→ Spatial question data

+===+

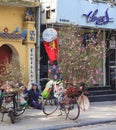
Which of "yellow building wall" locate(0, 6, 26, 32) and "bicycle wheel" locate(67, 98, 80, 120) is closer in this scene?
"bicycle wheel" locate(67, 98, 80, 120)

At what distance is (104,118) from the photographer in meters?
16.2

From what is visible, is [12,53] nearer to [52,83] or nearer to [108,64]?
[52,83]

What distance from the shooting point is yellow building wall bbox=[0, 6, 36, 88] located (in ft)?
66.9

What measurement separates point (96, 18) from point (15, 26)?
4.34 m

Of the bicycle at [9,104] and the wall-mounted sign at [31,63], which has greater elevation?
the wall-mounted sign at [31,63]

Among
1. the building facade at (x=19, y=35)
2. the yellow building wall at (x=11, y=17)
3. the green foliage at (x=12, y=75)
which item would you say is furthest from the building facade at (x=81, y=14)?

+===+

→ Stated problem
Reproduce all of the data above word for word, omitting the pictures.

→ Answer below
Which of "yellow building wall" locate(0, 6, 26, 32) and "bicycle wheel" locate(67, 98, 80, 120) is closer in this scene?
"bicycle wheel" locate(67, 98, 80, 120)

At what distance is (104,118) from the photographer in meters?
16.2

From what is visible, is [12,53] nearer to [52,83] or nearer to [108,64]?
[52,83]

What distance from the shooting point is yellow building wall bbox=[0, 6, 36, 88] located (in ft)?
66.9

What measurement separates point (96, 18) from point (15, 26)?
4.34 m

Of the bicycle at [9,104] and the wall-mounted sign at [31,63], which has greater elevation?
the wall-mounted sign at [31,63]

Among
1. the building facade at (x=19, y=35)
2. the yellow building wall at (x=11, y=17)
3. the green foliage at (x=12, y=75)
which item would you say is furthest from the building facade at (x=81, y=14)?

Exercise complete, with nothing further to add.